We had a similar situation a few years ago. A sit down talk with some financial projections opened his eyes more. He didn’t realise a 30k deposit was all he needed to get a flat. Then, we included in the calculations an offer to match his savings for every 500 a month he put away until he had 10k. If it was 499 he put in savings, no matching.

Once he got to 10k, he’d got the savings bug. We knew this would happen.

Your son is probably thinking ‘I’ll just enjoy my life now. One month won’t matter’

Frankly, 2k + a month take home and ZERO fixed outgoings: he has no idea he is so flush compared to the general population. He is building up poor habits. You are enabling and subsidising his lifestyle. Stop it. He’s not a prince.

Young men do also need to be told not to spend all their money on silly, low-aspiration girlfriends who will no doubt move on to the next person who can fund their false eyelash and duck lips habits.
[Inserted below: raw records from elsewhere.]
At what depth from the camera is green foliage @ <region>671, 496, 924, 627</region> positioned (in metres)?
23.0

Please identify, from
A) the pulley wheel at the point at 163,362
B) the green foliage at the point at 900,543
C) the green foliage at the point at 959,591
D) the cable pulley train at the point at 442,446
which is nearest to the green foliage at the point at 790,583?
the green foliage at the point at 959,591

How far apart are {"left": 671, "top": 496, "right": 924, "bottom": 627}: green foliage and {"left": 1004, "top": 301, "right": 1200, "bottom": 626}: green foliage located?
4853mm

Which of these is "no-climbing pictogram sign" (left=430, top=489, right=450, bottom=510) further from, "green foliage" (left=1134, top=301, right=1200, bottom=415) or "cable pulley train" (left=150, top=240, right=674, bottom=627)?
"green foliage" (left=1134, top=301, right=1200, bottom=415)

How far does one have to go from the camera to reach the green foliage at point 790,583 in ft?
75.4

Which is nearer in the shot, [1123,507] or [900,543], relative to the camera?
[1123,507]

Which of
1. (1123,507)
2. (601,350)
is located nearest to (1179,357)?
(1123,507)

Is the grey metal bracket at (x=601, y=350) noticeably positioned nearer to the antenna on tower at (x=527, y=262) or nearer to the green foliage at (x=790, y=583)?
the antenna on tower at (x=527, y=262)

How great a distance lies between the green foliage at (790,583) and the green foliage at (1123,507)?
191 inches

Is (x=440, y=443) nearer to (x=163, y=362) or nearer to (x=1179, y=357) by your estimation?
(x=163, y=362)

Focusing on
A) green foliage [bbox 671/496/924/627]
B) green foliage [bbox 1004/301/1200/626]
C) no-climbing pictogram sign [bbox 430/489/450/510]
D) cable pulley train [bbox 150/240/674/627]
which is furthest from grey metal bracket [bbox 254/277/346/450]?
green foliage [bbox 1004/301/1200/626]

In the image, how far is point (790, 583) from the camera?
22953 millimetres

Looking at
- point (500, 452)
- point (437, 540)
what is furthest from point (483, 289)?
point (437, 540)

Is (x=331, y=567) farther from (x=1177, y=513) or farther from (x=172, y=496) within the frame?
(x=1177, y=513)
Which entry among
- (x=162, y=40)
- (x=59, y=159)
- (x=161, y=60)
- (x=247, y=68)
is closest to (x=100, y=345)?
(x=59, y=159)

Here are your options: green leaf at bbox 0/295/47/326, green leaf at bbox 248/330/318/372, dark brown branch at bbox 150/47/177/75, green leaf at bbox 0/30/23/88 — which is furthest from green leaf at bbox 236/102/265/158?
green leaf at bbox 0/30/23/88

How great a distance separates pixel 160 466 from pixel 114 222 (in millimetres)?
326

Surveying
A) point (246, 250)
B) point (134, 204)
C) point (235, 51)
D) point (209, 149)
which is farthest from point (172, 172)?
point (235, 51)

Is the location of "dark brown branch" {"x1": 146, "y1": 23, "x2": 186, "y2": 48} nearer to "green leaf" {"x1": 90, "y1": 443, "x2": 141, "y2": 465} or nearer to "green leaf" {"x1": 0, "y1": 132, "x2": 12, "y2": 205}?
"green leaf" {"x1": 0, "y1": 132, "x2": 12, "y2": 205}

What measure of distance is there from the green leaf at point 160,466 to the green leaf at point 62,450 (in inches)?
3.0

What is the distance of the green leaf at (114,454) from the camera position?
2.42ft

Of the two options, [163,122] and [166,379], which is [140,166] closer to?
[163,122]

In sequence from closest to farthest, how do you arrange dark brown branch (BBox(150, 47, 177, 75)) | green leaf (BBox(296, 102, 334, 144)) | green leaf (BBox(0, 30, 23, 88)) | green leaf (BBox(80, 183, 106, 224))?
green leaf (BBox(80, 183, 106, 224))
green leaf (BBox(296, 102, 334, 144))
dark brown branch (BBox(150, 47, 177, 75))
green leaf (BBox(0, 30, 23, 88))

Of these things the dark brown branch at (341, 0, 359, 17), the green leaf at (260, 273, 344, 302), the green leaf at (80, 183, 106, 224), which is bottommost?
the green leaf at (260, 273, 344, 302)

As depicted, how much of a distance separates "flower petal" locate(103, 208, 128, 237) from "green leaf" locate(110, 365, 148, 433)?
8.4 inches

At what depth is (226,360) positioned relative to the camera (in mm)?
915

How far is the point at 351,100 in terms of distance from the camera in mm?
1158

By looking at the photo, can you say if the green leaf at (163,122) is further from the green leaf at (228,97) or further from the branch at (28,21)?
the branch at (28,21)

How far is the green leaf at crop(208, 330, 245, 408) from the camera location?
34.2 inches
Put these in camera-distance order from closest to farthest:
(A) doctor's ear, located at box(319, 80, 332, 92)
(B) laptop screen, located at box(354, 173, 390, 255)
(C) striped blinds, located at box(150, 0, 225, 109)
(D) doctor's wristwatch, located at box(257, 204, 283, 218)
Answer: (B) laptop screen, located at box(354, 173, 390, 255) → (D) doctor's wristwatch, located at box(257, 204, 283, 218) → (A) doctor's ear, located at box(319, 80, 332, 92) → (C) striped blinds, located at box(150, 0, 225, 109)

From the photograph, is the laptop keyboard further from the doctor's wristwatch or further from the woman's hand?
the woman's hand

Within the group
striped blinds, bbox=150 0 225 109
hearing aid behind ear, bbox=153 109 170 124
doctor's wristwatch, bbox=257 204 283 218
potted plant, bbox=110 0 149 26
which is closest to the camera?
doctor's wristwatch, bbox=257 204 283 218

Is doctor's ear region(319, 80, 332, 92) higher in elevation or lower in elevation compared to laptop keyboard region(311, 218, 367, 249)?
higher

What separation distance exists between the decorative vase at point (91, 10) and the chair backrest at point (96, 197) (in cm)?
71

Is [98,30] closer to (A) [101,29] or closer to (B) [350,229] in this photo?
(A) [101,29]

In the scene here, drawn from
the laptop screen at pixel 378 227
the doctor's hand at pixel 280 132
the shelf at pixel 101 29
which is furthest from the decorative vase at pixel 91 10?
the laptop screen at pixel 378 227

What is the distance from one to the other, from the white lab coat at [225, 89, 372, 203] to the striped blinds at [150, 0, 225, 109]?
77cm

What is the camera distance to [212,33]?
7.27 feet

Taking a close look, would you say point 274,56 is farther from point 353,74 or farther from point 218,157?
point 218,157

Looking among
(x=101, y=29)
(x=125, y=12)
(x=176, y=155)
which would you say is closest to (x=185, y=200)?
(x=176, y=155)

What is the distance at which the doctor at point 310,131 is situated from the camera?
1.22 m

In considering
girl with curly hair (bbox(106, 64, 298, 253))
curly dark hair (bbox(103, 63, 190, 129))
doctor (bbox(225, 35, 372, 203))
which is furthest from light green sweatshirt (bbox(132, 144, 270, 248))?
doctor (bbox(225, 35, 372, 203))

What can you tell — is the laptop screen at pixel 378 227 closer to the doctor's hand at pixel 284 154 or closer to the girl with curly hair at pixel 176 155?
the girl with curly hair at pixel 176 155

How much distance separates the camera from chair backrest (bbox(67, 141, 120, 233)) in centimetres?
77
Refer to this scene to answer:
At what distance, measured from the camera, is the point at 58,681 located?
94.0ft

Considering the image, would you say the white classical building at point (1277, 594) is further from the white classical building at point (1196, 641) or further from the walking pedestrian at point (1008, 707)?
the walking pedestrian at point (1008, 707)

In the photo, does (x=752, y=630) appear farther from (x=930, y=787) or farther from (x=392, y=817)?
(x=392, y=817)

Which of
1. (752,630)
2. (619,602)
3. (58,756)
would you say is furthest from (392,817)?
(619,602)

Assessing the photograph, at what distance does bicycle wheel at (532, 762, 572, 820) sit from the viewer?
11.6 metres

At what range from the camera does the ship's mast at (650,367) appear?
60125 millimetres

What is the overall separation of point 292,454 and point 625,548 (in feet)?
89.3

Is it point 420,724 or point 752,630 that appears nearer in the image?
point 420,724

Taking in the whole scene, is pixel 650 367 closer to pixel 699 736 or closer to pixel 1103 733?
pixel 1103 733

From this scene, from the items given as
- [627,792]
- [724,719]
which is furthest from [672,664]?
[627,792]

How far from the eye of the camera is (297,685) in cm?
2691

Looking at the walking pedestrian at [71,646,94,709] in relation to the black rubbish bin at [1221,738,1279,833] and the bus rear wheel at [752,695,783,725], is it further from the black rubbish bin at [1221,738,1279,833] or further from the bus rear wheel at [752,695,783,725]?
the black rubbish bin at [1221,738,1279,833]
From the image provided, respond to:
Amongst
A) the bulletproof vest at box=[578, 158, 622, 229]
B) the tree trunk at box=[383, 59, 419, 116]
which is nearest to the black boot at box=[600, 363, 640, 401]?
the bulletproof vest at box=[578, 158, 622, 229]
Young men do also need to be told not to spend all their money on silly, low-aspiration girlfriends who will no doubt move on to the next person who can fund their false eyelash and duck lips habits.

Just a tad misogynistic...

MyMilchick · 16/04/2026 17:21

Happyhorse222 · 16/04/2026 14:07

He's literally just messaged my husband saying please from tomorrow can I give you £200 and you save £150 for me. We are going to set him up one of the suggested Isa methods! But he has come to us with the exact same plan so phew!
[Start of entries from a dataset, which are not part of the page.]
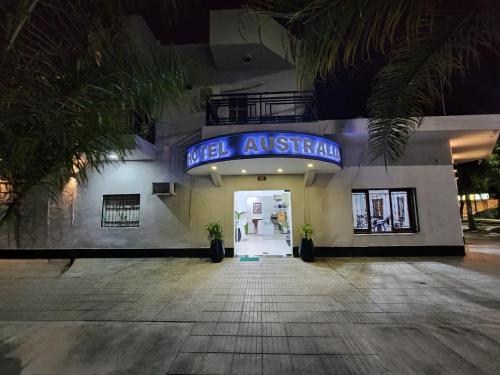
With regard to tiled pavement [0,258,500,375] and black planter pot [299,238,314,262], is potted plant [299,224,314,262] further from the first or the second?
tiled pavement [0,258,500,375]

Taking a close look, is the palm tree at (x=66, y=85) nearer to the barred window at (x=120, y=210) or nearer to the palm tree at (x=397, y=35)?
the palm tree at (x=397, y=35)

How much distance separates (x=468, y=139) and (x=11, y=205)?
37.0 ft

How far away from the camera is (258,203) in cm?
1358

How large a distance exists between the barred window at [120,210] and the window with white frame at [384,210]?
7.33 meters

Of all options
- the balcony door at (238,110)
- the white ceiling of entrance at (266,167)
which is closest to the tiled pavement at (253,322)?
the white ceiling of entrance at (266,167)

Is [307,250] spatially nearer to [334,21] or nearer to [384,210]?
[384,210]

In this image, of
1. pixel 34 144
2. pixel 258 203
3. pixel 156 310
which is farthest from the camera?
pixel 258 203

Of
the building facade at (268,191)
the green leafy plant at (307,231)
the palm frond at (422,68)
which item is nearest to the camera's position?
the palm frond at (422,68)

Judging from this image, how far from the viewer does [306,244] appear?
7.18m

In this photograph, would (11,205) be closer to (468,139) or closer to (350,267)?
(350,267)

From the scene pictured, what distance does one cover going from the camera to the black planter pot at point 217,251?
710cm

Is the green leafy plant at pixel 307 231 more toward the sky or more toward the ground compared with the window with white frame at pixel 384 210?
more toward the ground

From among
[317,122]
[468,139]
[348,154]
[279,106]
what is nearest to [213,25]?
[279,106]

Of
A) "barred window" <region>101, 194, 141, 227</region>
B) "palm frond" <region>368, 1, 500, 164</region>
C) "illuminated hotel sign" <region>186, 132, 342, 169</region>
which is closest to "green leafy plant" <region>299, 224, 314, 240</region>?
"illuminated hotel sign" <region>186, 132, 342, 169</region>
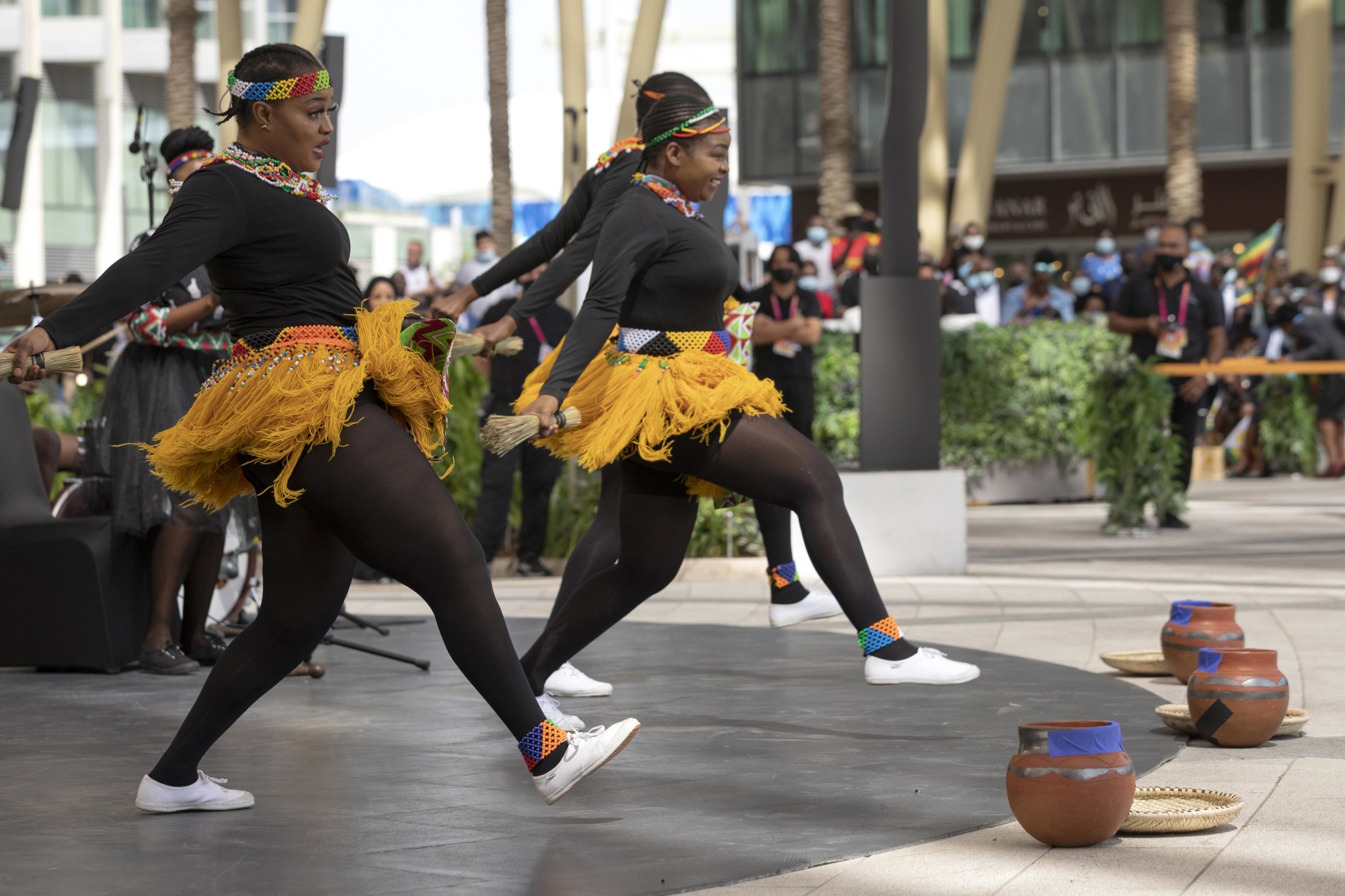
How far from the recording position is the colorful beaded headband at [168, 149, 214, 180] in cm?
736

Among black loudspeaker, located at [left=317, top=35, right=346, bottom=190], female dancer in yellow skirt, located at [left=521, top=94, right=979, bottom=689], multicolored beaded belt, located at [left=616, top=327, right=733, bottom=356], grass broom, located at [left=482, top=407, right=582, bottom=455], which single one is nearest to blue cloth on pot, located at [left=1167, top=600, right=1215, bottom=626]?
female dancer in yellow skirt, located at [left=521, top=94, right=979, bottom=689]

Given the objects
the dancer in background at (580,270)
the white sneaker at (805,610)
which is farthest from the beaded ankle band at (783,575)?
the dancer in background at (580,270)

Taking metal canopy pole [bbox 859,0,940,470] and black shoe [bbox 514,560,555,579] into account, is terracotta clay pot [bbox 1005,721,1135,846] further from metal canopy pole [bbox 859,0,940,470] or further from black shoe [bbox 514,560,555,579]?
black shoe [bbox 514,560,555,579]

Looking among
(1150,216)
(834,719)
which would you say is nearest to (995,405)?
(834,719)

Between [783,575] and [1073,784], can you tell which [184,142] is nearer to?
[783,575]

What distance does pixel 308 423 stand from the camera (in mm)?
4625

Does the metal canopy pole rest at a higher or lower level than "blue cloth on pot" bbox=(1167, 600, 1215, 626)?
higher

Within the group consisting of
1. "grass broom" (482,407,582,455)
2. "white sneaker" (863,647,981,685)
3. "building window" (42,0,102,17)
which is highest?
"building window" (42,0,102,17)

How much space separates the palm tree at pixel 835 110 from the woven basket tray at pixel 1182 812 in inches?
890

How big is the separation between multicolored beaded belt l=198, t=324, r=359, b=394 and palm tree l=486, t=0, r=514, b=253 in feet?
74.4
Ah good that he's realised it himself and is looking for help from you both!

butternutrisotto · 16/04/2026 17:24

We told our kids - but that we expected them to save for their deposit and we won't charge them rent but if they didn't save and we noticed excessive spending and using a rent free existence to live a luxury lifestyle then we would change them market "rent" and openly save it for them to pay for their deposit.
Obviously I'd rather they behaved like adults and saved money themselves - but if they weren't able to we said we'd force their hand. If they didn't want to pay us rent or save they'd have to move out.
Fortunately they are sensible and they save around £1000/month.